Adding connected area monitoring equipment, for example, greatly improves multi-threat detection, establishes hazard perimeters, monitors for long-term hazards, enables remote monitoring of potential critical receptors and is easy to move as an emergency event unfolds. Plus, connected area monitoring equipment can be further enhanced with real-time weather data and dynamic plume modeling software to predict the path of airborne hazards, allowing you to truly take control of any emergency.

Incorporating real-time weather data in an operational readiness plan and chemical emergency toolkit helps increase the scope of a facility’s ability to respond. Conditions can change rapidly during a crisis, and relying on outdated data can prevent you from making the safest decision.

By understanding live weather conditions surrounding a site, safety managers can pinpoint areas of concern, such as where a fire or gas hazard may spread and ensure the safety of nearby residents. No matter the hazard, real-time weather data determined by plume modeling helps you determine where to deploy team members in an emergency.

Using an Emergency Toolkit…Outside of an Emergency
To get the most value out of an operational readiness plan and chemical emergency toolkit, use them for day-to-day operations as well. When running plume models and preparing for planned events that may be risky, users can take safety plans from reactive to proactive to prevent exposure and reportable incidents.

For example, if your facility is planning a turnaround, you might run models to understand which areas of the site are more likely to be impacted by a leak that could spark into a larger explosion or fire.

With this information, you can strategically place area monitors around the perimeter to alert you if the gas plume extends beyond the expected boundaries. If something goes wrong, you are already prepared and can avoid sending workers into the gas plume to set up gas monitors.

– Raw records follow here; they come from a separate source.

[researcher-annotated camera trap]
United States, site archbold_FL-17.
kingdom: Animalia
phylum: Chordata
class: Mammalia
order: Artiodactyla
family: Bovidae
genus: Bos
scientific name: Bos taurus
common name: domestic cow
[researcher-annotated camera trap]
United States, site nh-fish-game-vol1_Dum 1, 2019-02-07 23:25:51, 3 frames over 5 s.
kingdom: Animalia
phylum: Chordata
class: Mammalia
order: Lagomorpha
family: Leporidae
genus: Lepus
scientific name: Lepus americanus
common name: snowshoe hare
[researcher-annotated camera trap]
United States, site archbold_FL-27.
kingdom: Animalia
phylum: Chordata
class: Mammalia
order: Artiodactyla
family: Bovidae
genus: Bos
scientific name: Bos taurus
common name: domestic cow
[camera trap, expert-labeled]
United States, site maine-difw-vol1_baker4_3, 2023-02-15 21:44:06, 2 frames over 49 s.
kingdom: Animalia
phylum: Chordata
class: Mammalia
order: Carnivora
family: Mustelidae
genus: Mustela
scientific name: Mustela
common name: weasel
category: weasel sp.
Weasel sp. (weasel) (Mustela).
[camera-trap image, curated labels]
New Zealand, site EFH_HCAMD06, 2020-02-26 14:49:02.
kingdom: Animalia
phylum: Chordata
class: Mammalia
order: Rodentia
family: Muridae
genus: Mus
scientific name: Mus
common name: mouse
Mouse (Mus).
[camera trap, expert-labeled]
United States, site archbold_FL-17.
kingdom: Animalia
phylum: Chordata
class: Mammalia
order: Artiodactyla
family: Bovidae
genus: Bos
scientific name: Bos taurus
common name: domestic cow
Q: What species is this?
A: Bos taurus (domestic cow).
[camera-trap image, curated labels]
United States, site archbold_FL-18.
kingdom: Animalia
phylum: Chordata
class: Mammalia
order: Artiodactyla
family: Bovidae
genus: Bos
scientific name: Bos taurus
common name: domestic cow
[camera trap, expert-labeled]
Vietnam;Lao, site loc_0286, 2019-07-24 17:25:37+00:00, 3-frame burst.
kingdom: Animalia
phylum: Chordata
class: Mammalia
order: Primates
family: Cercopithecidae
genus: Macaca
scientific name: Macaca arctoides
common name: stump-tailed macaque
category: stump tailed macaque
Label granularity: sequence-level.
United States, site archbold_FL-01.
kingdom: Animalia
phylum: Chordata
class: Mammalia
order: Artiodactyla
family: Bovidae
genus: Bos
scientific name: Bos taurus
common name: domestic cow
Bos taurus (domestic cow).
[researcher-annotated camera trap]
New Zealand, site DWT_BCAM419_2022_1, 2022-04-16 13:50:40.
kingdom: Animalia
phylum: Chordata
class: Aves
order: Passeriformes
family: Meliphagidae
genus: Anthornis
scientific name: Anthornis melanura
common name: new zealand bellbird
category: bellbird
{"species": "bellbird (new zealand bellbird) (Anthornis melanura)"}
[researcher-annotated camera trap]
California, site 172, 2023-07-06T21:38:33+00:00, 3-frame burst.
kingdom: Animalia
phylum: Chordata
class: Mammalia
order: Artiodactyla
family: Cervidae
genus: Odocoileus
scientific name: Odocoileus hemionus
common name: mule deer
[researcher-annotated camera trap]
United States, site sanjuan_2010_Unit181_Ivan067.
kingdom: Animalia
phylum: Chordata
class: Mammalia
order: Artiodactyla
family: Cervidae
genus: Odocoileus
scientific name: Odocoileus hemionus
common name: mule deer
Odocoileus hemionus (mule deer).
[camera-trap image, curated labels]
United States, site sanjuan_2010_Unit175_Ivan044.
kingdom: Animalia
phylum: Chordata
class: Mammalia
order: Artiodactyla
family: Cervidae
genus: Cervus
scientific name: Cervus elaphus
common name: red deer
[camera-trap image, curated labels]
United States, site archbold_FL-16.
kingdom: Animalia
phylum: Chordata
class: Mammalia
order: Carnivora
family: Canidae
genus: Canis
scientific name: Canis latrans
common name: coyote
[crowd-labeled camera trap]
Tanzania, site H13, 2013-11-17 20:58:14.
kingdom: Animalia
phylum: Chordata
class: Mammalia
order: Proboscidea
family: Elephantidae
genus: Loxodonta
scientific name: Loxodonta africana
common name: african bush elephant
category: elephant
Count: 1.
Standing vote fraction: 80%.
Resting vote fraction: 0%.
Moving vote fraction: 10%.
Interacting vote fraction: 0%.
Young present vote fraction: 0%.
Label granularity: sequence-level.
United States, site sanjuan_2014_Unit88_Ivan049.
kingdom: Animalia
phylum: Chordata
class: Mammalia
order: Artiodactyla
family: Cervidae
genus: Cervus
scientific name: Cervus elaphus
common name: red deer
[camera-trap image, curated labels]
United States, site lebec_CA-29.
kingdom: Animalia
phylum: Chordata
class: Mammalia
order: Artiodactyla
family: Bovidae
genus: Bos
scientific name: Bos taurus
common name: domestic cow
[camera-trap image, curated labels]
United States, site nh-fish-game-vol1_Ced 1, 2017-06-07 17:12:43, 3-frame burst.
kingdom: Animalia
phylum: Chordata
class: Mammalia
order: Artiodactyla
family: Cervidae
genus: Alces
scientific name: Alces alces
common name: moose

Furthermore, by combining your toolkit and operational readiness plans with emergency drills, you can take control of any situation to protect your workers, community and environment. For example, safety managers can review emission sources, chemical data, pre-defined worst-case scenarios and more to say, “if this chemical tank explodes today, what will happen?” With one click, safety personnel can factor in real-time weather data and see what the true worst-case scenario is in that moment, if and where a fire could occur, if a chain reaction is possible and much more.

By using these real-time tools, you can take the guesswork out of planning for and responding to a chemical release, allowing you to partner with first responders to make safe decisions with confidence, both inside your facility and in the communities surrounding it.